“Just think, Alice, right now Owen could be putting a hex on you!”
When Alice Hart’s husband runs off with his secretary, she runs off with his dog to lick her wounds in a North Yorkshire village. Battling with loneliness but trying to make the best of her new start, she soon meets her neighbours, including the drop-dead gorgeous builder Richard Wainwright and the kindly yet reticent café owner, Owen Maltby.
As Alice employs Richard to start renovating the barn next to her house, all is not what it seems. Why does she start seeing Owen when he clearly isn’t there? Where – or when – does the strange crying come from?
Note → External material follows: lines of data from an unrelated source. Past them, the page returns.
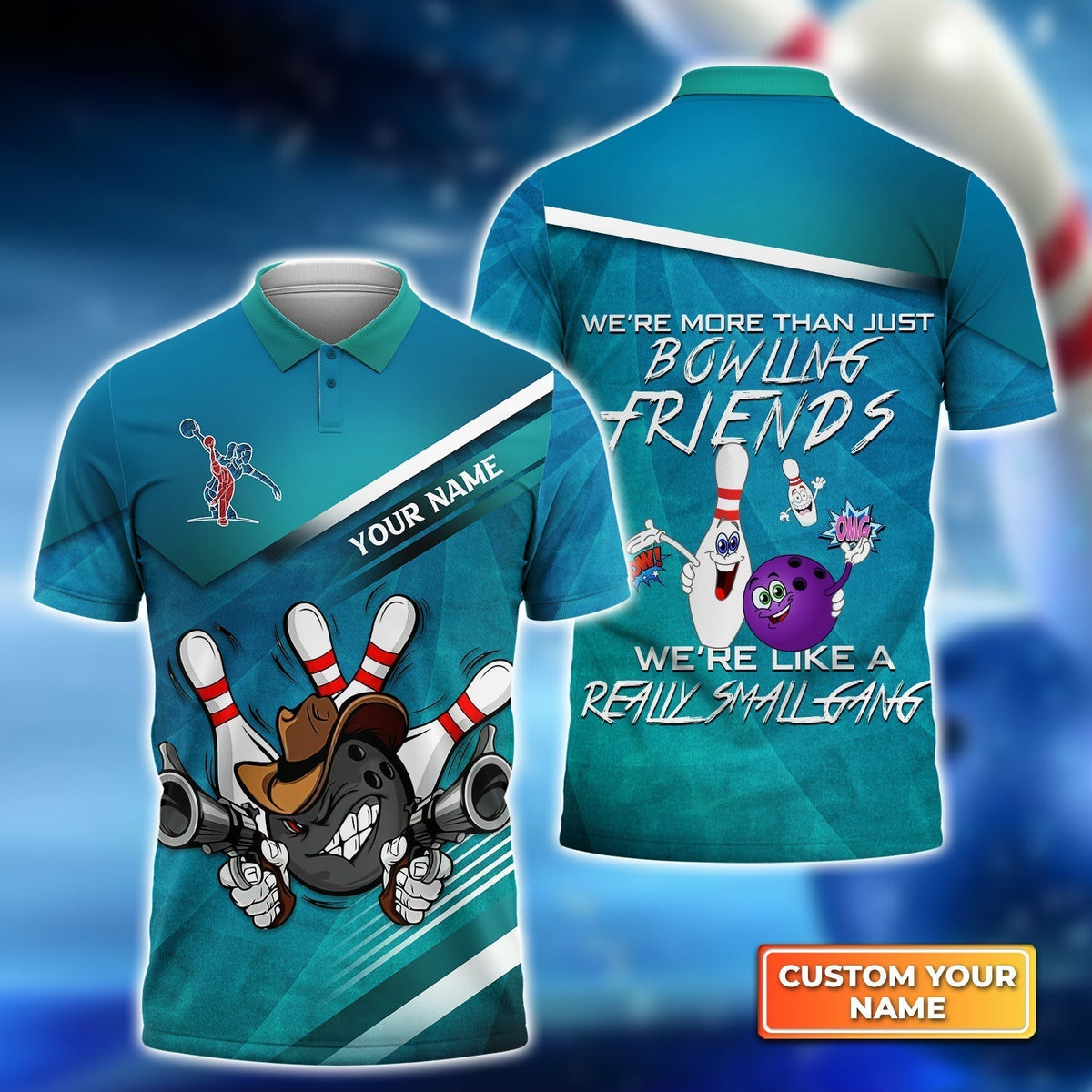 BlueJose Bowling Friends We're Like A SmallGang Customized Name All Over Printed Shirt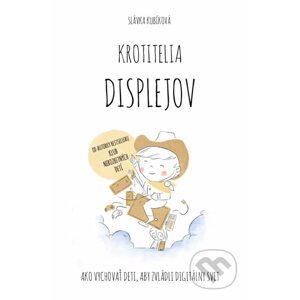 Krotitelia displejov - Slávka Kubíková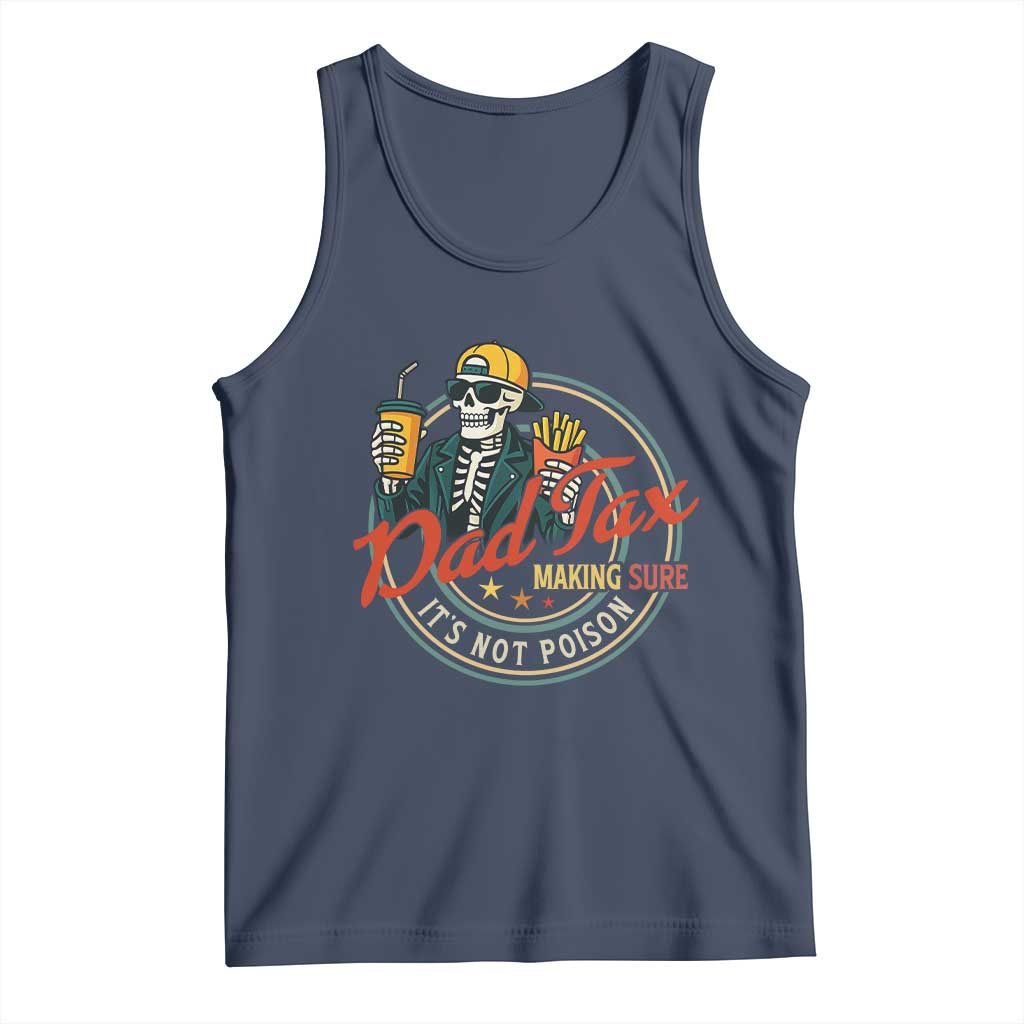 Funny Dad Tax Skeleton Tank Top Making Sure Its Not Poison Retro Food Humor Fathers Day Gift TS02 Navy Print Your Wear
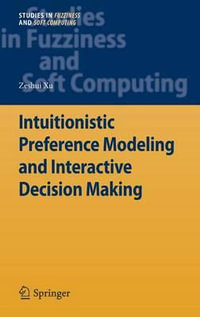 Intuitionistic Preference Modeling and Interactive Decision Making : Studies in Fuzziness and Soft Computing - Zeshui Xu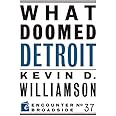 What Doomed Detroit (Encounter Broadsides)
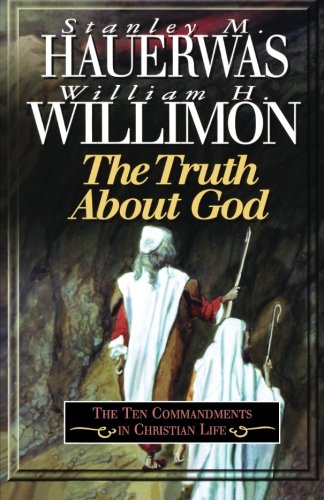 The Truth About God: The Ten Commandments in Christian Life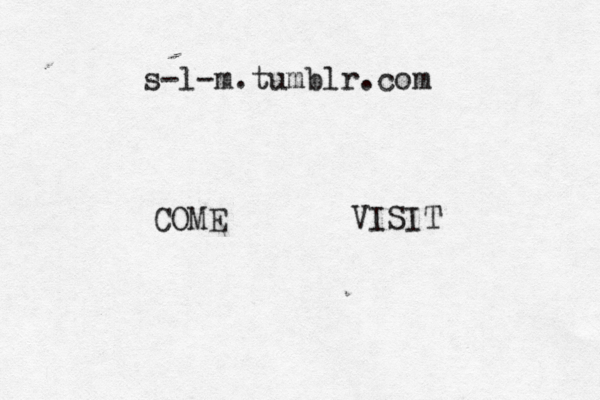 s-l-m.tumblr.com COME VISIT 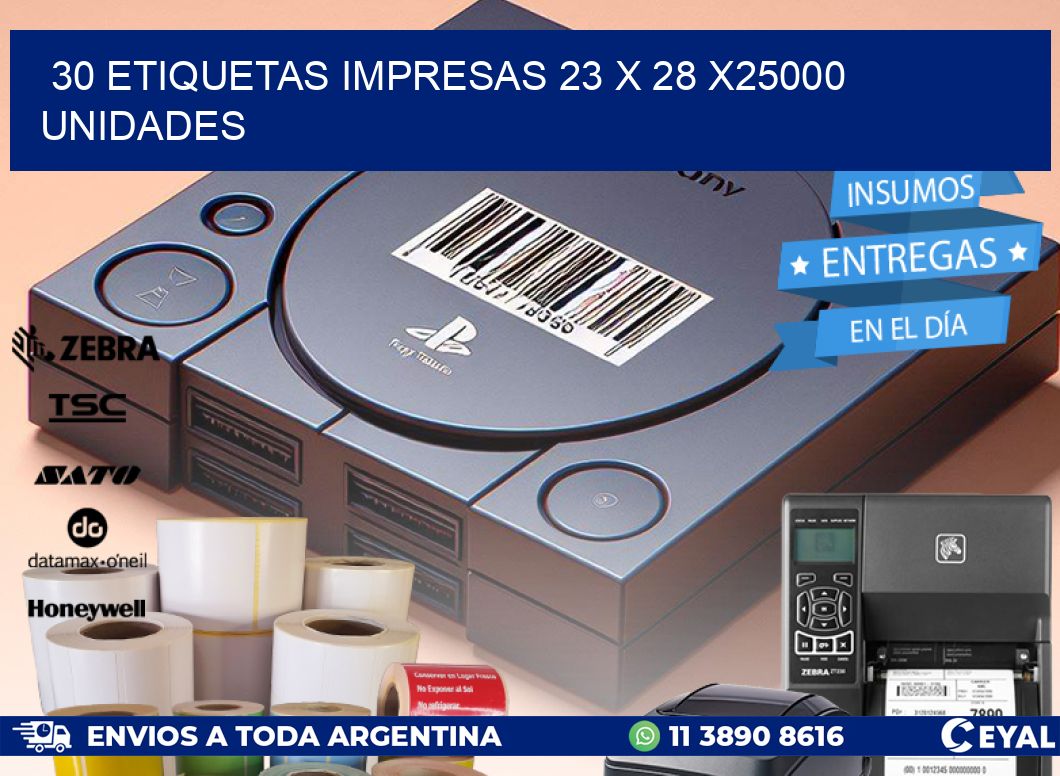 30 ETIQUETAS IMPRESAS 23 x 28 X25000 UNIDADES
And if Owen is the village charmer, what exactly does that mean?
The Cheesemaker’s House is a gripping read, inspired by a framed will found in the dining room of the author’s dream Yorkshire house. The previous owners explained that the house had been built at the request of the village cheesemaker in 1726 – and that the cheesemaker was a woman. And so the historical aspect of the story was born.
Jane Cable’s novel won the Suspense & Crime category of The Alan Titchmarsh Show’s People’s Novelist competition, reaching the last four out of over a thousand entries. The judges of this competition compared her work to that of Barbara Erskine, but it also resembles the more recent works of Alan Titchmarsh or Kate Mosse.
The Cheesemaker’s House can be enjoyed by anyone who has become bored of today’s predictable ‘boy-meets-girl’ romance novels.